Big Mark & The Blues ExpressBig Mark & The Blues Express

TBS Talent Search Winners Big Mark and The Blues Express will make their next Toronto appearance as part of the Labatt Blues & BBQ Festival at Harbourfront Centre July 7. Their set will be to be taped for later airplay on CBC's Saturday Night Blues. Watch for their upcoming release Steak and Potatoes.

Here comes Big Mark Legault, barreling down the road from Montreal and about to lay some heavy blues on the good folk in Ontario. "We're looking forward to it," says Mark, still flush with the excitement of being chosen winner of the Toronto Blues Society's annual Talent Search. After his win, the band's been back to Toronto to take part in the NXNE music festival, but what's really making them look forward to burning rubber on the 401 is their appearance as part of the Labatt Blues & BBQ Festival at Harbourfront Centre July 7.

That event, to be taped for later airplay on CBC's Saturday Night Blues, is the band's next step upward as Big Mark and The Blues Express try to move their career up several notches this summer. Big Mark and The Blues Express started out in 1998, and they've made heavy inroads not only on the Montreal scene, but on Quebec's thriving blues festival circuit.

With their first record, titled Steak and Potatoes, finished and independently released at home, they'll have copies in abundance to spread around Toronto when they hit Harbourfront. The six piece band, which Legault fronts on guitar and vocals, has two horn players and a kick-ass sound that owes as much to the jump blues tradition as it does to the Chicago blues idiom.

Mike Zablatsky is on rhythm guitar, Rob "Big Daddy" Marcheterre is the drummer, while Costa Zafiropoulos is the bass man. Frank Thiffault is on sax, and Dave Marshand holds down the trumpet chair.

Harp player Pat Loiselle - who leads his own band in Montreal - took a considerable role on the new recording, and often joins The Blues Express for specific gigs. Working the audience is what the band's especially good at - as those who saw them play the Talent Search gig at the Silver Dollar Room soon discovered. They had strong competition, too - the runners up were one of Toronto's favourite harmonica cats, Jerome Godboo, along with 16-year-old Saskatoon guitar slinger Jordan Cook. The band is grateful to the TBS for the opportunity to play - and will certainly use their portion of the generous prize money contributed to the TBS by Galaxie, the CBC's digital music network, to keep the momentum moving forward.

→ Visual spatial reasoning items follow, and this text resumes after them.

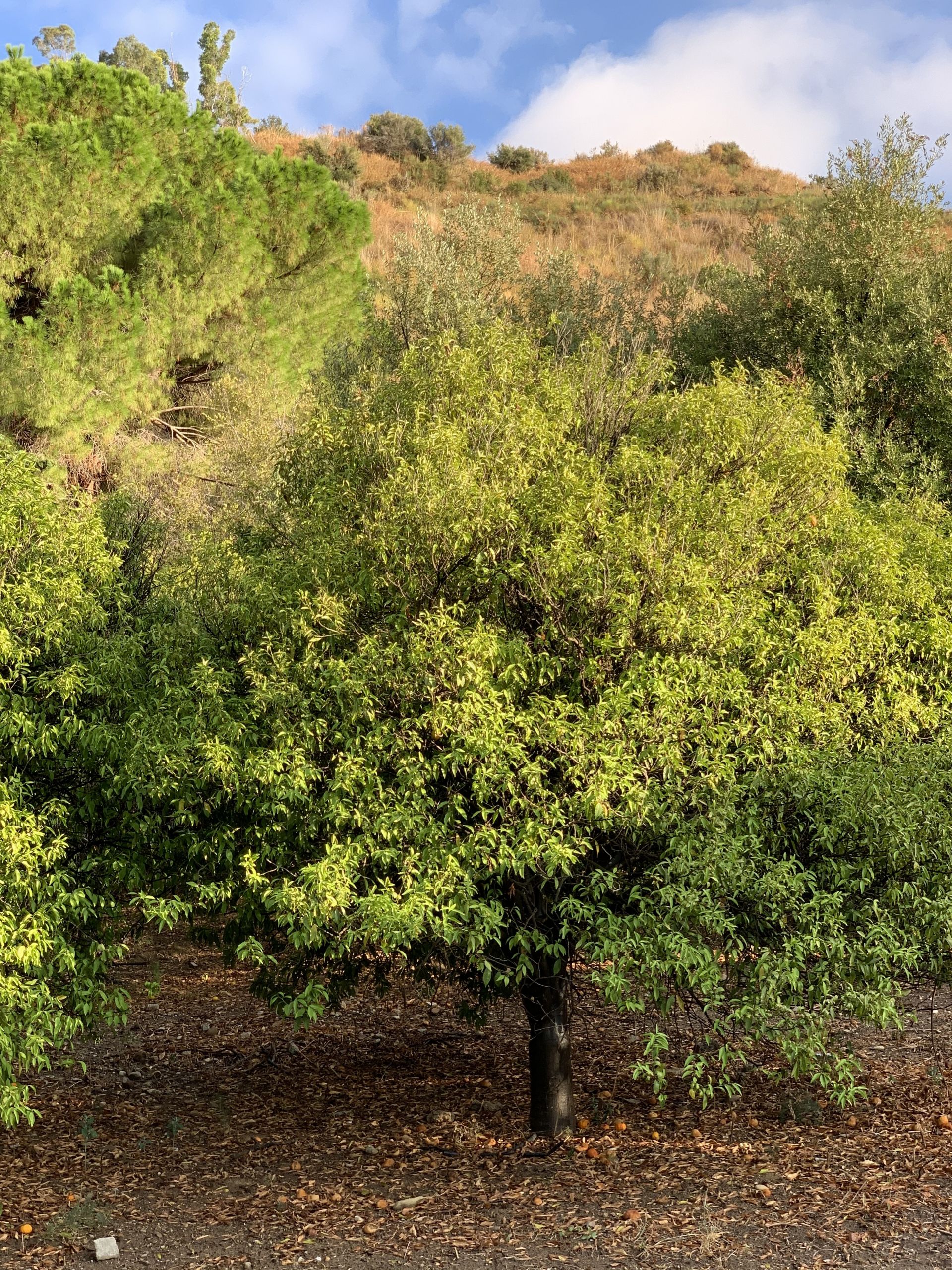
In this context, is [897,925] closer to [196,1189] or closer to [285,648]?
[285,648]

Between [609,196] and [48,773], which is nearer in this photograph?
[48,773]

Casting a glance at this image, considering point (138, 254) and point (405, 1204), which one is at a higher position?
point (138, 254)

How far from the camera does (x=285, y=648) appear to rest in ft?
26.0

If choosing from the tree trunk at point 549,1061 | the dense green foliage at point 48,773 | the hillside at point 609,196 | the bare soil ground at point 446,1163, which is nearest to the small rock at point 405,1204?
the bare soil ground at point 446,1163

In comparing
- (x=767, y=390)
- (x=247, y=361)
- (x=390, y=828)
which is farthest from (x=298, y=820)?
(x=247, y=361)

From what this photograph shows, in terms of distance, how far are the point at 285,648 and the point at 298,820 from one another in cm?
119

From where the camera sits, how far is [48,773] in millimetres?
8086

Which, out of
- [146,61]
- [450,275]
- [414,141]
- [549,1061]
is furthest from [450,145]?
[549,1061]

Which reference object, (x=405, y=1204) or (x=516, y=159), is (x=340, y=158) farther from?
(x=405, y=1204)

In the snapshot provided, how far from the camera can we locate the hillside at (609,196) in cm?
4678

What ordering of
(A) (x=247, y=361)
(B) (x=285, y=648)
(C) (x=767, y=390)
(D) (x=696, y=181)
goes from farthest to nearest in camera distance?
(D) (x=696, y=181) < (A) (x=247, y=361) < (C) (x=767, y=390) < (B) (x=285, y=648)

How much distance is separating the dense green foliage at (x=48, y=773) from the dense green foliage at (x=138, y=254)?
931 cm

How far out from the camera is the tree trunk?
9508mm

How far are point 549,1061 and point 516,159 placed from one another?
61062mm
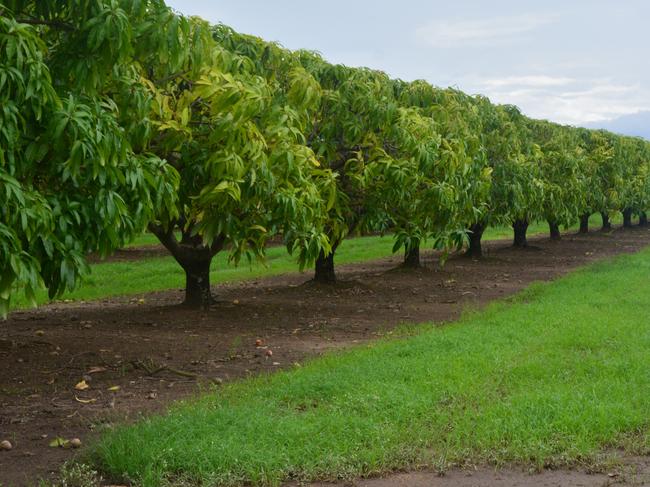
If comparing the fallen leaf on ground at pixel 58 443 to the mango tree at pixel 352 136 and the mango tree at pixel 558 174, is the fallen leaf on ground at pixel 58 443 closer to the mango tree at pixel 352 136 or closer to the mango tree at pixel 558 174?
the mango tree at pixel 352 136

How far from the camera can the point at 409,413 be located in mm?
6059

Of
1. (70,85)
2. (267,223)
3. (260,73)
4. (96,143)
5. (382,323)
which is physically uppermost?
(260,73)

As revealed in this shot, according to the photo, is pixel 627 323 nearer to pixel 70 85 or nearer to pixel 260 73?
pixel 260 73

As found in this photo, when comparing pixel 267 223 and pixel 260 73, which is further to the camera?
pixel 260 73

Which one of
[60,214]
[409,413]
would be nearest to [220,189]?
[60,214]

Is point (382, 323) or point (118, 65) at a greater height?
point (118, 65)

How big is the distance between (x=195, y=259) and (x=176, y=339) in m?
2.28

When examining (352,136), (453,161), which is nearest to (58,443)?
(352,136)

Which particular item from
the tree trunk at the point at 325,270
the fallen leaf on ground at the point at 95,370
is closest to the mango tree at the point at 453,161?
the tree trunk at the point at 325,270

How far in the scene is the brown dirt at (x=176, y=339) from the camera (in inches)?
248

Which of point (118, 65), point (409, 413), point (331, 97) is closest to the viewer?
point (409, 413)

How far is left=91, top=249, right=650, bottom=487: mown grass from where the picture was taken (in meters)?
5.11

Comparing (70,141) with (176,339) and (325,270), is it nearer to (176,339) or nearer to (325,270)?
(176,339)

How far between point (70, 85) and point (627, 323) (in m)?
7.03
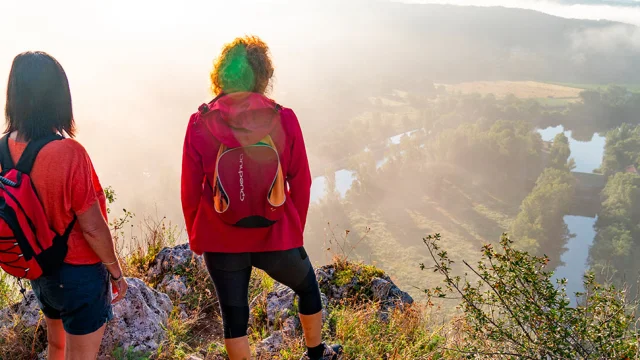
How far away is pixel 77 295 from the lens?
1760 millimetres

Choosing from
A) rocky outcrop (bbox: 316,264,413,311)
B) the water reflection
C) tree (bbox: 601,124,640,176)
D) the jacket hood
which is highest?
the jacket hood

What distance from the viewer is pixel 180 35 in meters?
128

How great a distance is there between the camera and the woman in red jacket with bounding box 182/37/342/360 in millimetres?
1958

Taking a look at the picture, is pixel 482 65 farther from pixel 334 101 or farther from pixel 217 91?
pixel 217 91

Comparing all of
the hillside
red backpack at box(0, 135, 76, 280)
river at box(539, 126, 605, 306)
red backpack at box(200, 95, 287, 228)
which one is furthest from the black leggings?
river at box(539, 126, 605, 306)

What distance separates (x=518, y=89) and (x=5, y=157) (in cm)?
Answer: 15375

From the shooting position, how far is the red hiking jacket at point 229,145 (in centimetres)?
199

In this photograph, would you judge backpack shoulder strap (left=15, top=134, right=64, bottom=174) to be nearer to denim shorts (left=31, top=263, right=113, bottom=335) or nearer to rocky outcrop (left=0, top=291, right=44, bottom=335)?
denim shorts (left=31, top=263, right=113, bottom=335)

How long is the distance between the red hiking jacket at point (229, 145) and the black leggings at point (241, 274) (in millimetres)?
53

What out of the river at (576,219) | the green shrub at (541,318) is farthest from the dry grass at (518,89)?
the green shrub at (541,318)

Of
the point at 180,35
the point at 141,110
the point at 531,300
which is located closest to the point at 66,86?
the point at 531,300

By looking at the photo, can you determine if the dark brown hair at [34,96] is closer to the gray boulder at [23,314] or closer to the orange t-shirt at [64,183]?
the orange t-shirt at [64,183]

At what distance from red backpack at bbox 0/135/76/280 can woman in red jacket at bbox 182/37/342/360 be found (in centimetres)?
59

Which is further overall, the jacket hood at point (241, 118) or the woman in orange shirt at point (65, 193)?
the jacket hood at point (241, 118)
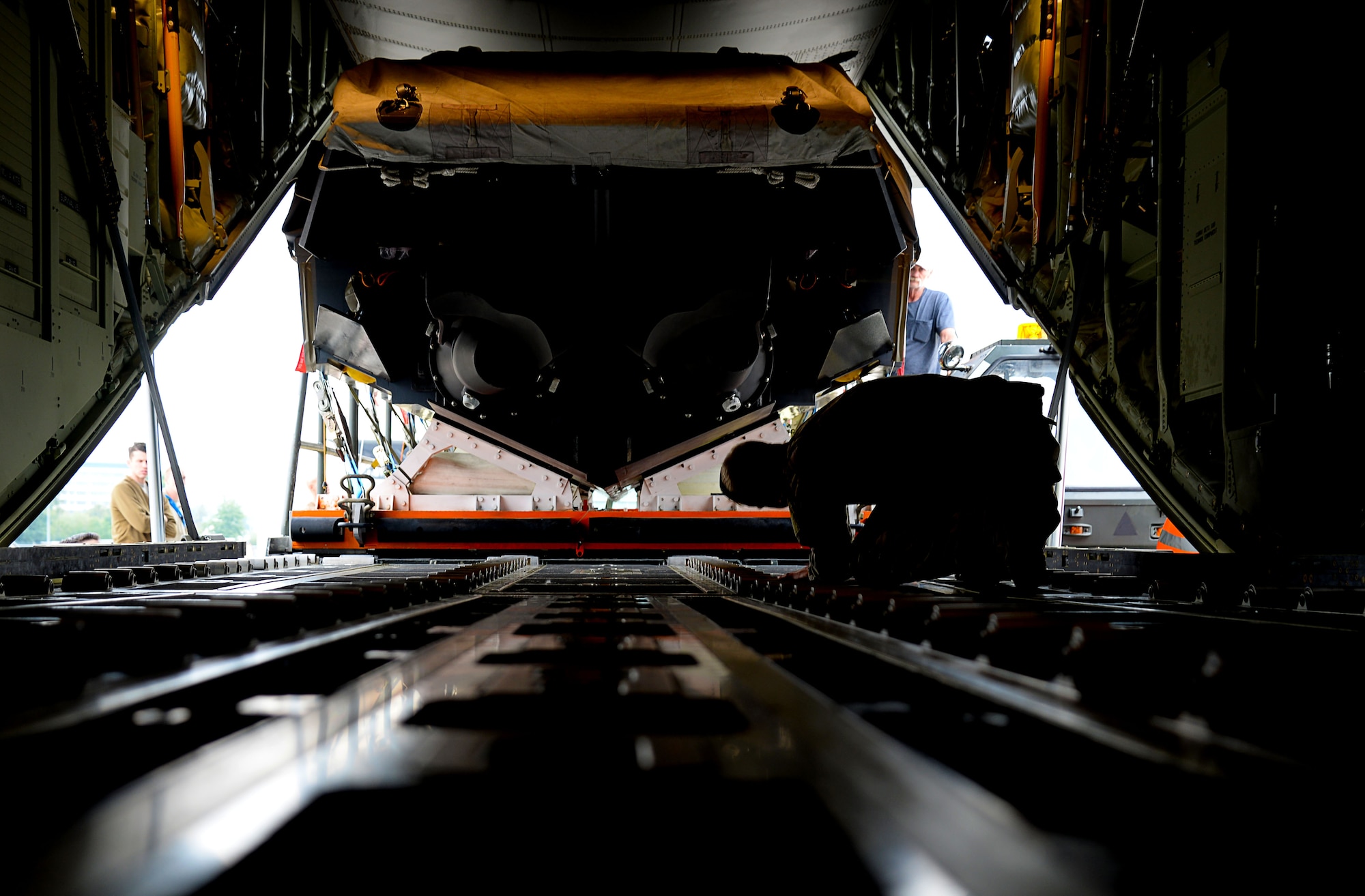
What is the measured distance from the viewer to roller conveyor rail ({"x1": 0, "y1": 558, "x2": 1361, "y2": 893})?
50 centimetres

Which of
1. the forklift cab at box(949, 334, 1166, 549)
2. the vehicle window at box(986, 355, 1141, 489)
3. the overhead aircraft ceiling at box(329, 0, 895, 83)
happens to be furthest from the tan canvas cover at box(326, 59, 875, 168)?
the vehicle window at box(986, 355, 1141, 489)

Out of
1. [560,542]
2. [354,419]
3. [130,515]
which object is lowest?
[560,542]

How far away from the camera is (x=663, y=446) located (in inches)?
183

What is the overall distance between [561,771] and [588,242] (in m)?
3.46

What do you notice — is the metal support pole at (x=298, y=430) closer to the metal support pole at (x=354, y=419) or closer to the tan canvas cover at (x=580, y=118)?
the metal support pole at (x=354, y=419)

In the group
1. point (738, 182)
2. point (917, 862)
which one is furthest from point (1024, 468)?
point (917, 862)

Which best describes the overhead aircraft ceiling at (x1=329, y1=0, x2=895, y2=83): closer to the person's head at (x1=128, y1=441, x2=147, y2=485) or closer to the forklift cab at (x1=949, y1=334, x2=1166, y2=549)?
the forklift cab at (x1=949, y1=334, x2=1166, y2=549)

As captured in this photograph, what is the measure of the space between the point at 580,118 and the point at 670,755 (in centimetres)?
277

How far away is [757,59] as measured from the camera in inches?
124

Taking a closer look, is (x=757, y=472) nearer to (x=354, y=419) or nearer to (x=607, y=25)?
(x=607, y=25)

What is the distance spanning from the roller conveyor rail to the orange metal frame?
3169 millimetres

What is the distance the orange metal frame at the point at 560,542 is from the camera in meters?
4.54

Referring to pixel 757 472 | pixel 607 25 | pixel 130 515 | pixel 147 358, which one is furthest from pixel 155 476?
pixel 607 25

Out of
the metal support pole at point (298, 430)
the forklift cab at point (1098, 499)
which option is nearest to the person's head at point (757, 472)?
the forklift cab at point (1098, 499)
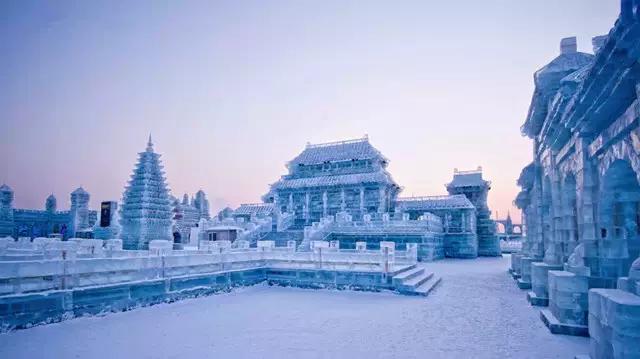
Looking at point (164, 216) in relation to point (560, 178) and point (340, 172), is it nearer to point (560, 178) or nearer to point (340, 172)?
point (340, 172)

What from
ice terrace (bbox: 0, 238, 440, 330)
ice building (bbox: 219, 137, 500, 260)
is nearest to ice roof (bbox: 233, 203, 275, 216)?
ice building (bbox: 219, 137, 500, 260)

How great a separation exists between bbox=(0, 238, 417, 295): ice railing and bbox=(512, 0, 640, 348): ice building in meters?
6.93

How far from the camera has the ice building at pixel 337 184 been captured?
41.1 m

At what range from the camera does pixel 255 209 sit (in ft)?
164

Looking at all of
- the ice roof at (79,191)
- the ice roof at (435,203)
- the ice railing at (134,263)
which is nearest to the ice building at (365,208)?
the ice roof at (435,203)

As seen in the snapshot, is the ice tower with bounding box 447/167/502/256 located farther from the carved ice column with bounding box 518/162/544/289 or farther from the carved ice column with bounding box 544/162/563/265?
the carved ice column with bounding box 544/162/563/265

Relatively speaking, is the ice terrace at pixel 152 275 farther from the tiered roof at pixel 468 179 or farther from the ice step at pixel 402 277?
the tiered roof at pixel 468 179

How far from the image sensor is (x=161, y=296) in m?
13.0

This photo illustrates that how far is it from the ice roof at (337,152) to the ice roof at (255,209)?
6.78m

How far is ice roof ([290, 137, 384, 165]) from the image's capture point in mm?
44688

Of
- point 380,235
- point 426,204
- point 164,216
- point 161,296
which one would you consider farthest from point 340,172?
point 161,296

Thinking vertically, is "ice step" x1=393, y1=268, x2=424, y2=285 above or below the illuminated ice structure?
below

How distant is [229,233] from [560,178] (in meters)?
33.5

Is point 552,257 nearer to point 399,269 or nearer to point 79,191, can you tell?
point 399,269
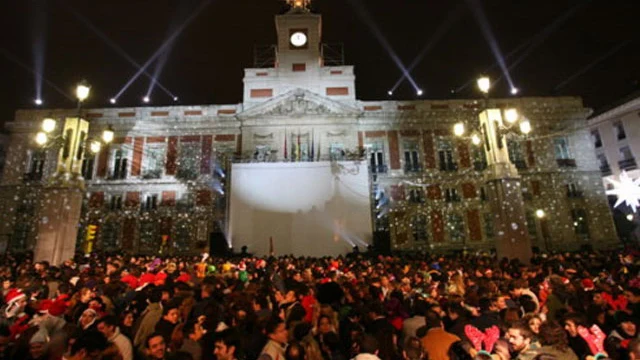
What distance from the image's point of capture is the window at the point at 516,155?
96.4ft

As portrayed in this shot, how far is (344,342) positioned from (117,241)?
90.1ft

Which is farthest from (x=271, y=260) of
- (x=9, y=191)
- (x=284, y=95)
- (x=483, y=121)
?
(x=9, y=191)

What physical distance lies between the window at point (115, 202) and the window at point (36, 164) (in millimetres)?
6306

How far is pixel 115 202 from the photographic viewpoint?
92.2 feet

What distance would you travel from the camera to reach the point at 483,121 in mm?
11945

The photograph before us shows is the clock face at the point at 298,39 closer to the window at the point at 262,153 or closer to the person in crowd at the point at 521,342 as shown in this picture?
the window at the point at 262,153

"We really want to hit the Ontario circuit," says Legault. "With luck, the doors we've been able to push open a little bit will tumble down after the Harbourfront Centre concert. We know how this event has helped other bands in the past, and we want to bring the music to wider markets. "This is our start."

And, for Ontario blues fans, yet another wake-up call to remind them of the vigourous blues scene based - only 300 miles away - in Montreal.